======== Source document ========
What? I already felt I paid too much for a basic site. I figured this might be the end of my website, so I disabled the few plug-ins I had left and went to bed despondent. I’d just figured out my newsletter (yay Substack!) and now my website was going to crash?
Fearful, I opened the site this morning and . . . it was working just fine.
I made a few tweaks to the home page, and they worked. I approved some comments and replied to comments, and they worked. There are no longer any links to my socials because I deactivated the plug-in but fine. I’m weaning off socials anyway.
I was relieved, of course, but in the back of my mind I know I need to take action. Failing to take action might have caused this break. Perhaps I didn’t adequately address updates. I didn’t learn how to code or hire someone with those skills to do the work for me. I shoe-stringed and held my breath. I didn’t move to a less intricate web builder and hosting platform.
In other words, I created a vacuum. It nearly cost me. Now I realize this was a wake-up call to take action, and I have to believe focusing on a clear vision will lead me to make smart choices.
======== Extracted records ========
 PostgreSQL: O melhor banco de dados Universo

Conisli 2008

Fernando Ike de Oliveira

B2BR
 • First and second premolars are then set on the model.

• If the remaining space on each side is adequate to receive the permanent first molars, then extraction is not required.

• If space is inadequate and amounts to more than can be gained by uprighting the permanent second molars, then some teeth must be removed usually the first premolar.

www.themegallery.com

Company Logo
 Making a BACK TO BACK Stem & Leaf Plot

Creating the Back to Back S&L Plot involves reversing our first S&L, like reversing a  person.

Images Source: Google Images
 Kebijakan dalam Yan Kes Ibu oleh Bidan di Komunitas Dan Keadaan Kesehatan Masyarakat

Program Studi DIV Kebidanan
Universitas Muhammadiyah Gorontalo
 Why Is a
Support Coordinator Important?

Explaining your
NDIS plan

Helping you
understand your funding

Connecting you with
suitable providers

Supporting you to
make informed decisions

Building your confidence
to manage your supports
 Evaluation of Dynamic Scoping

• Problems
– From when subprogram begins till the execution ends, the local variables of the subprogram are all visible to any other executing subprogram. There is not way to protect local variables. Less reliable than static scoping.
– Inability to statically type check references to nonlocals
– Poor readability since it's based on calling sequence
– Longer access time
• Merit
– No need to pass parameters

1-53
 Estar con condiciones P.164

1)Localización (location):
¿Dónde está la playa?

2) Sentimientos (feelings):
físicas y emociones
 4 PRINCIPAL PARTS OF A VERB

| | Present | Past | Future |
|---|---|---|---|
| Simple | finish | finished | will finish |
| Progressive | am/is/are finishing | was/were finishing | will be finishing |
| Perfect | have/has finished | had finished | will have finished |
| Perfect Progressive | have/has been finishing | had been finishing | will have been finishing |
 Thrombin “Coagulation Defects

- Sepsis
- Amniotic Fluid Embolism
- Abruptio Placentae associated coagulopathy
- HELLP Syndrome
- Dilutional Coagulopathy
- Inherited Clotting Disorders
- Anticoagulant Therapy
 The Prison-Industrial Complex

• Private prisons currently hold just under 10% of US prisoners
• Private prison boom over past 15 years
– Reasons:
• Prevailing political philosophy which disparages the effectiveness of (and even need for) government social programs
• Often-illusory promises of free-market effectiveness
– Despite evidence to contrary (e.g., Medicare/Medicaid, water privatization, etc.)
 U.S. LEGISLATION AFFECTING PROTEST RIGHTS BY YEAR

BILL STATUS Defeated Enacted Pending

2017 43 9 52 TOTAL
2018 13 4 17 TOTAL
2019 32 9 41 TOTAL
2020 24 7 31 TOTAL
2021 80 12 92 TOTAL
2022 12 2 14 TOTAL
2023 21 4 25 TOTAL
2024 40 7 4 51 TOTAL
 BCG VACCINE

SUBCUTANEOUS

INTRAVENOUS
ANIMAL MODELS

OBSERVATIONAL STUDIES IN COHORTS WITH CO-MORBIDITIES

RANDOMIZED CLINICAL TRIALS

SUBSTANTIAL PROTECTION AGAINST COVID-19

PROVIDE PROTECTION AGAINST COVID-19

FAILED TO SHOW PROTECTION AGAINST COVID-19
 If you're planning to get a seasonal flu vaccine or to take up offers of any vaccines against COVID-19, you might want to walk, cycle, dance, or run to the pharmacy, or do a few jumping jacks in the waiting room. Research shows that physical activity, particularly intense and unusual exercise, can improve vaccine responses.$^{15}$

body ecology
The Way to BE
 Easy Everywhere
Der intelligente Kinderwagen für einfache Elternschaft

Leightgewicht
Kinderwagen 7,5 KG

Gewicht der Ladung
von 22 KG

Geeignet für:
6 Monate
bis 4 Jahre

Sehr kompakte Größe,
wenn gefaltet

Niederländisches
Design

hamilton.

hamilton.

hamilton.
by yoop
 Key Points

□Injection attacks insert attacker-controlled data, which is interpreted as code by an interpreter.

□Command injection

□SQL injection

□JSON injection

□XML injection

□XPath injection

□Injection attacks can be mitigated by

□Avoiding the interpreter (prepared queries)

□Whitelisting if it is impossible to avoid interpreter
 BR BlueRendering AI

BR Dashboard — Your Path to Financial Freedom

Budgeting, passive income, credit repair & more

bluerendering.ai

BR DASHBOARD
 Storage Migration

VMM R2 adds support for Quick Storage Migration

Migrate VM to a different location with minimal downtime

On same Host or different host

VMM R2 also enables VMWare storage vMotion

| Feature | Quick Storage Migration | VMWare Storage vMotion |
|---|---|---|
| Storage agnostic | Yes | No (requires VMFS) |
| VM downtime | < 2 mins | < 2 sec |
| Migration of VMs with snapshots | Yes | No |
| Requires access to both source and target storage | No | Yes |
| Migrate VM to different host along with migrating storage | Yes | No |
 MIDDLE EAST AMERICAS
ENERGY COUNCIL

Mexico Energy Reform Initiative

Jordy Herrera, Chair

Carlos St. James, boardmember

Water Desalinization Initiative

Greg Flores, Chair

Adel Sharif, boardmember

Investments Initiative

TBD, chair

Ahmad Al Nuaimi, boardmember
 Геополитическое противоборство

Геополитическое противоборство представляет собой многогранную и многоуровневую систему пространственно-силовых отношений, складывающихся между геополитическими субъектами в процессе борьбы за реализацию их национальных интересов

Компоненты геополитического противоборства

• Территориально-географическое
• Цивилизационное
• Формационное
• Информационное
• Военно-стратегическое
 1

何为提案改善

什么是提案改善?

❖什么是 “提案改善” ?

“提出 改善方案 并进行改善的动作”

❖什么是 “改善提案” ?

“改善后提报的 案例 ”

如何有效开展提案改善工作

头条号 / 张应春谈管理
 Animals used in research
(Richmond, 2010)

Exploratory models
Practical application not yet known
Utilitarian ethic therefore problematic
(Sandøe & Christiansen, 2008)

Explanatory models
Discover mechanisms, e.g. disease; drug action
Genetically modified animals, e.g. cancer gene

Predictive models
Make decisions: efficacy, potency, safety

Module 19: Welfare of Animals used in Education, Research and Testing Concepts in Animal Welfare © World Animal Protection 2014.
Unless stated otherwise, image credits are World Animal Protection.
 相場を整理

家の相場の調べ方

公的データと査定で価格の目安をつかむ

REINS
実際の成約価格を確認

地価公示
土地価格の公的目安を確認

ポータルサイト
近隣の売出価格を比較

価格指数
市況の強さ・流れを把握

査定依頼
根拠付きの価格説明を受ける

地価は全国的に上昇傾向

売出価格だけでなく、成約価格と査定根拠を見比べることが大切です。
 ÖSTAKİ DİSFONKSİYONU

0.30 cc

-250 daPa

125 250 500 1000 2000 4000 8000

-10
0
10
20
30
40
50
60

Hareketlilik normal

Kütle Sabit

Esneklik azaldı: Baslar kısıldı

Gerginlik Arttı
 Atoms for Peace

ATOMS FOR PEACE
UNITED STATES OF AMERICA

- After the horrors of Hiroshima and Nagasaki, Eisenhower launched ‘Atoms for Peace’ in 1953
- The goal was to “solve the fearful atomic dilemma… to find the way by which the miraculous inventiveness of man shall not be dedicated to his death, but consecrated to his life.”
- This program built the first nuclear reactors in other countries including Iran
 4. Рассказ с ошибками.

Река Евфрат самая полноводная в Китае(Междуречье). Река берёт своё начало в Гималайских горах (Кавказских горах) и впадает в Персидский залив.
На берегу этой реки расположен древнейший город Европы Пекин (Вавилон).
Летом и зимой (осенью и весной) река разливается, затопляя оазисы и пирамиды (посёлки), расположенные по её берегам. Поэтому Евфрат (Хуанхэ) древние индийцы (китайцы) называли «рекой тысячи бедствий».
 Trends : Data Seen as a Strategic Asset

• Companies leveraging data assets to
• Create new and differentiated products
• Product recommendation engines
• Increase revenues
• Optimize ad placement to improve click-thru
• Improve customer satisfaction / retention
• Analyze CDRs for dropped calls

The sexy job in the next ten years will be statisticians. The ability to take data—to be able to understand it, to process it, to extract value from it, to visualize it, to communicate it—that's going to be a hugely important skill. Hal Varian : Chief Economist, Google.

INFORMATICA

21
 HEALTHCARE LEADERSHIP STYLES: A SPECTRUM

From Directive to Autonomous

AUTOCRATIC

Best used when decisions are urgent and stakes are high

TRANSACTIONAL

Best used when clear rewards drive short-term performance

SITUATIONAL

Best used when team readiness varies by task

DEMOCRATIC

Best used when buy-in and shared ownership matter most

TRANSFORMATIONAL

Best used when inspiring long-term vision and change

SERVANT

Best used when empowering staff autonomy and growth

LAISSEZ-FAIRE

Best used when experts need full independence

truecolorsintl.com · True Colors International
========
**Prompt 1:**
From the blog post about the website scare, write out the part that opens with the words containing "In other words, I" and closes with "make smart choices.".
**Prompt 2:**
In the blog post about the website scare, what does the writer say they did on the site the morning after going to bed despondent? List each action.
**Prompt 3:**
Carry on the blog post about the website scare from its final sentence.

**Task result 1:**
In other words, I created a vacuum. It nearly cost me. Now I realize this was a wake-up call to take action, and I have to believe focusing on a clear vision will lead me to make smart choices.

**Task result 2:**
- Made a few tweaks to the home page
- Approved some comments
- Replied to comments

**Task result 3:**
Steps for Moving Forward
Maybe you’re experiencing similar confusion or have in the past. It’s pretty much guaranteed we’ll all have doubts and missteps and lack of directions from time to time.
Here are some steps I’m going to use to move forward.
First, I’m going to get into a regular exercise and healthy eating routine. Eating fewer carbs–especially sugar and pasta–usually helps with any brain fog I’m experiencing. Movement also helps.
Second, using meditation, journaling, visualization, and a Pinterest vision board and/or a physical collage, I will figure out what I want my personal life and career to look like five years from now. This step is crucial. If you don’t know where you want to go, you will end up somewhere you probably don’t want to be.
Third, with these outcomes in mind, I will brainstorm definite steps to take in the coming months and will work toward them every day. Calendar journals work well for this step.
Fourth, I will celebrate milestones and actions taken and achieved.
With some concrete inspiration and goals plus action steps to take, I believe I can manifest a more meaningful and deliberate career and personal life. Oh, and this includes making my condo into a comfortable, chic, welcoming space.
Remember, your life itself can be a creative art. Every day is a brushstroke in that masterpiece. I truly believe this. Revel in your life. Journal and photograph and sketch your days. Take time to look back at what you’ve created and then look to what you want to create in the future.
Life is art. Life is creativity in action. Life is delicious.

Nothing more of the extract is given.